#### [Exercise A]
Copy the stretch of the freewheel inspection text from "The interior components" through "not be determined." word for word.
#### [Exercise B]
Write the next part of the freewheel inspection text, picking up after its final sentence.

The interior components of the freewheel unit were relatively dry and were coated with a residue of reddish-brown color and consistency ranging from oily to paste-like. A metallurgical analysis revealed that the residue was composed of oil and steel corrosion product (iron oxide or rust). Rust is a form of corrosion that results when the iron component of steel reacts with oxygen in the presence of water and creates an oxide that is red in color. Water can enter aircraft components by a variety of means including condensation, operation in rain and snow or during washing. It was evident that water had been present at some time however the source of the water could not be determined.
No wear particles were found. The sprag clutch raceway showed discoloration and multiple sprag engagement markings. The aft bearing showed signs of overheating and deterioration indicated by bluing and flat spots on the rollers. The outer diameter of the outer race showed circumferential rubbing marks consistent with rotation in its bore. The sprag clutch working surfaces showed some corrosion pitting as well as smearing consistent with heavy engagement. A representative sprag was selected for scanning electron microscope (SEM) examination. The working surface of the sprag showed surface deformation and smearing in the direction of engagement, consistent with clutch overload. Corrosion damage that predated the occurrence was also observed on the sprag surface. The driven side of the splines of the freewheel input shaft exhibited a non-uniform wear pattern that varied from forward to aft. Likewise, wear on the outboard bearing land was not uniform around the circumference.

#### [Data]
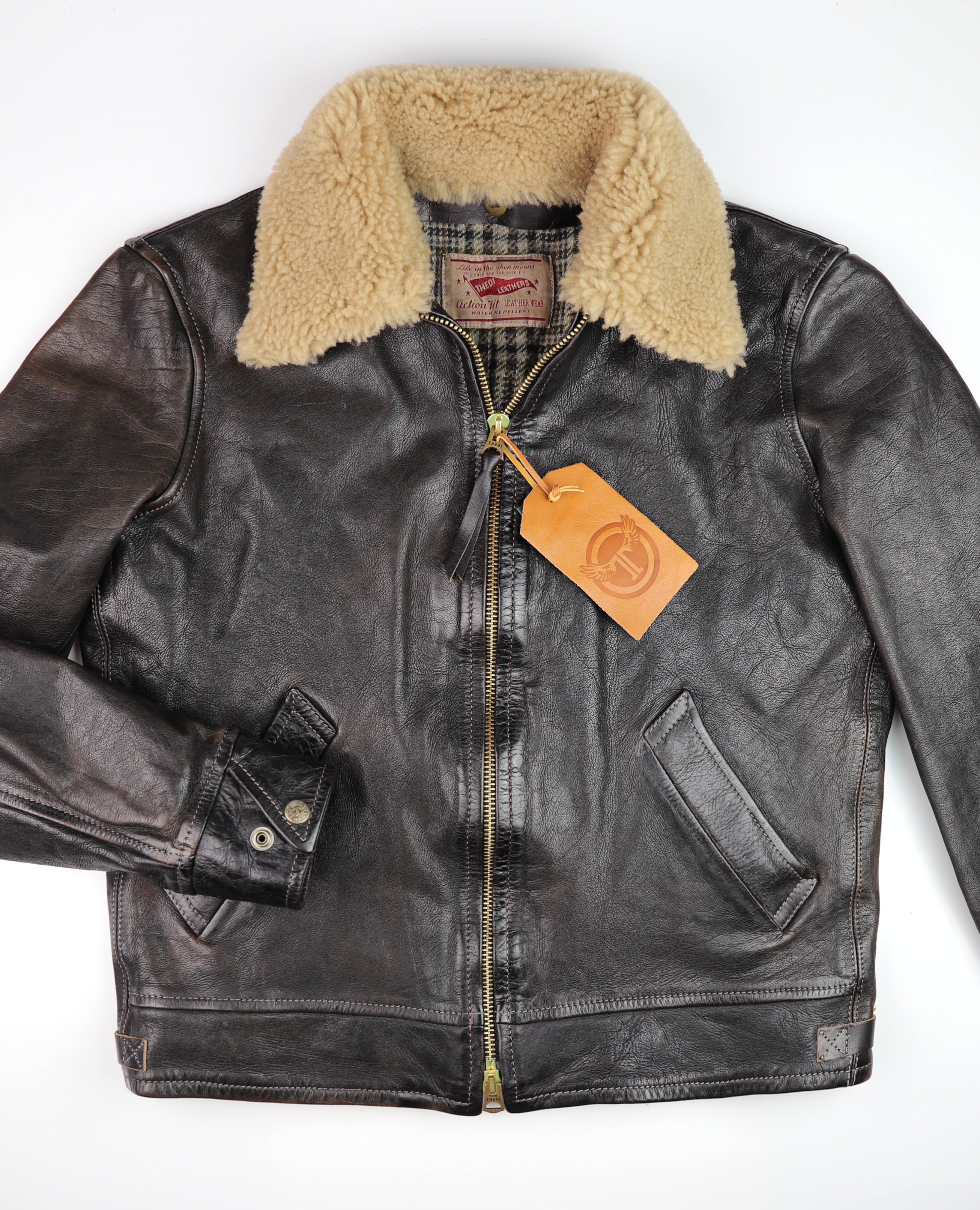 Thedi Idas Jacket, size Medium, Black Teacore Bruciato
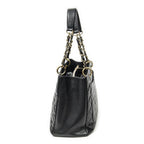 Chanel Grand Shopping Tote GST Black Quilted Caviar Leather — view 3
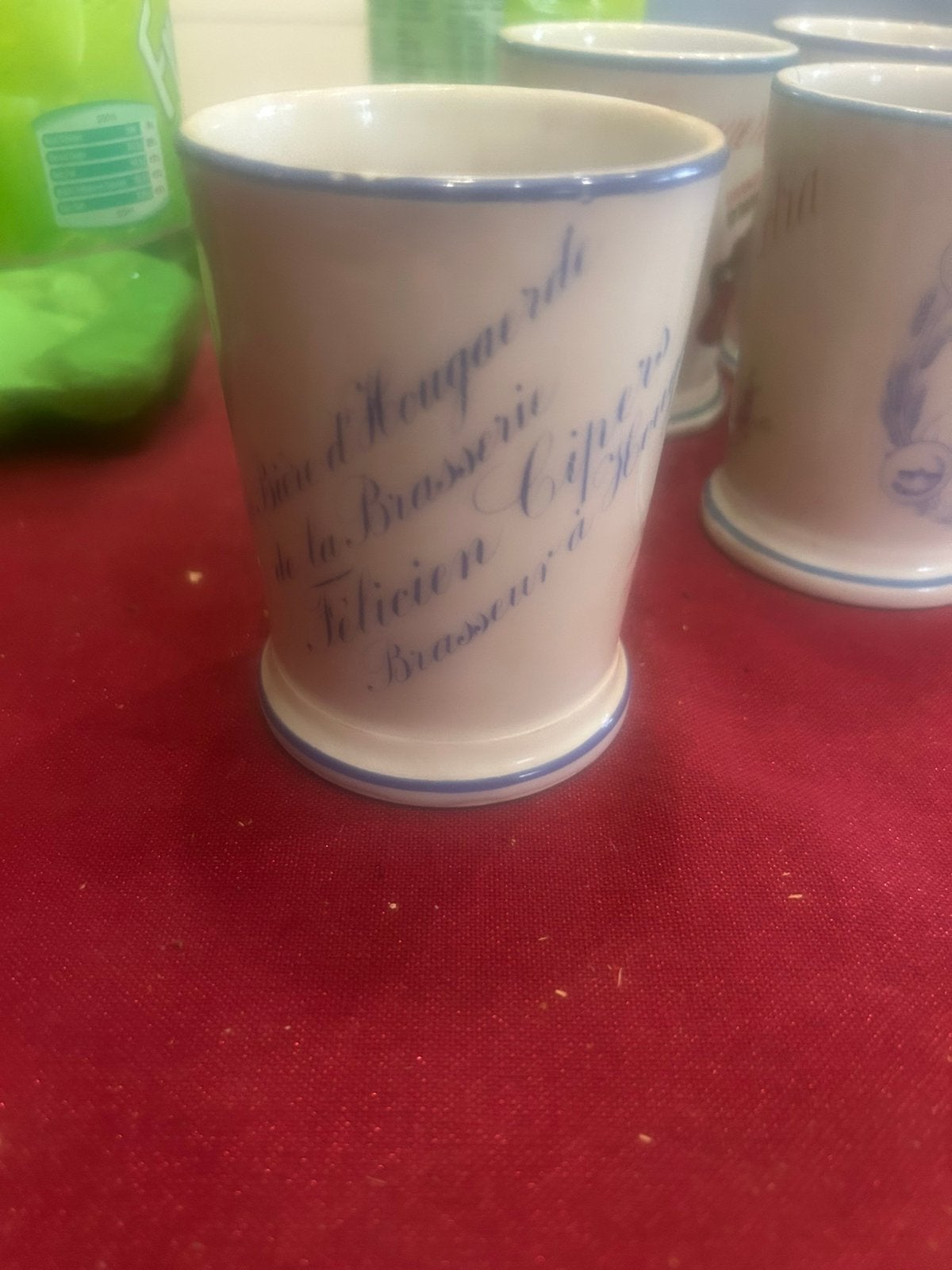 Porcelaine tas hougaerde felicien cipers, Enlèvement, Utilisé, Verre ou Verres, Autres marques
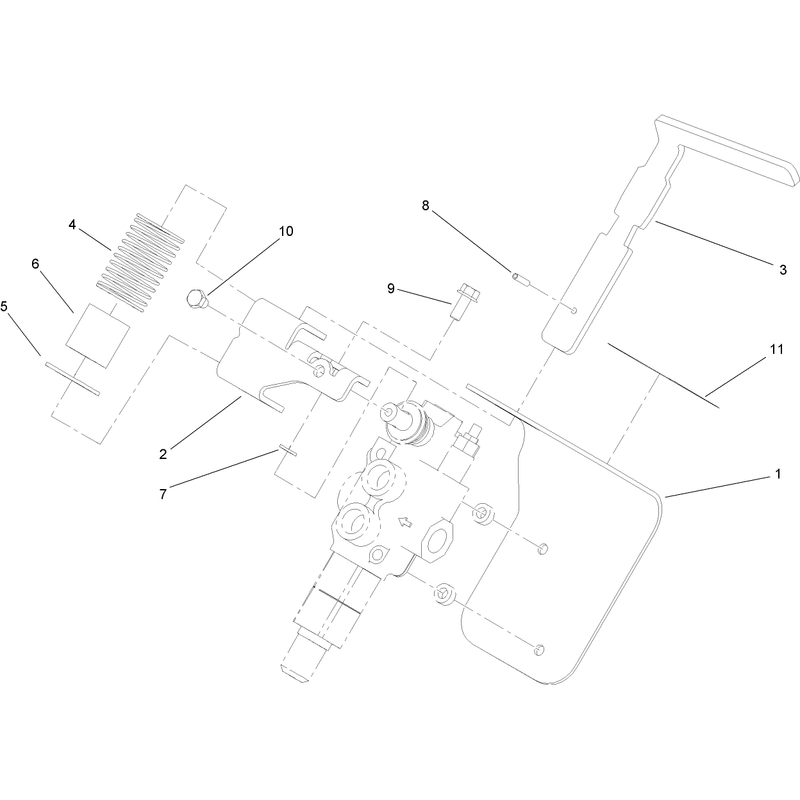 Auxiliary Control Lever Assembly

#### [Answer box A]
The interior components of the freewheel unit were relatively dry and were coated with a residue of reddish-brown color and consistency ranging from oily to paste-like. A metallurgical analysis revealed that the residue was composed of oil and steel corrosion product (iron oxide or rust). Rust is a form of corrosion that results when the iron component of steel reacts with oxygen in the presence of water and creates an oxide that is red in color. Water can enter aircraft components by a variety of means including condensation, operation in rain and snow or during washing. It was evident that water had been present at some time however the source of the water could not be determined.

#### [Answer box B]
Engine testing and examination
The engine with original fuel-control components was prepared for testing and was installed in a test cell. The engine and associated fuel-control components performed normally during all phases of the testing. To simulate a failed-freewheel-assembly engagement, the engine was accelerated from idle (63% N1 rpm) to full throttle with minimal load on the output shaft from the test cell dynamometer. In this condition an N1 rpm of 75% was sufficient to accelerate the N2 gear train until the governor held the N2 rpm steady at 104%.
TSB Laboratory examination results
Examination of the torque indicator revealed no useful information. Examination of the material blocking the outlet restrictor fitting (P/N 206-040-254-001) by SEM indicated that the material consisted mainly of corrosion products.
The following TSB Laboratory reports were completed:
- LP152/2011 Torque Indicator Examination
- LP153/2011 Examination of Helicopter Mast, Oil Cooler, Freewheel & Clutch Assemblies
The crew responded decisively to an emergency at a critical stage of flight in close proximity to the ground, and performed a successful autorotation landing. Neither environmental nor operational factors contributed to the occurrence. The analysis will address technical aspects relating to the helicopter's drivetrain.
Bell TB 206-79-31 introduces a filter at the transmission oil outlet intended to prevent contamination of the restrictor. Although the filter was originally introduced to prevent particles of cut o-rings from contaminating the restrictor, it is likely that the filter would also be effective protection from other types of debris. This bulletin was optional and had not been incorporated, which increased the risk of contamination of the restrictor. The resulting reduction of oil flow may result in freewheel-assembly damage.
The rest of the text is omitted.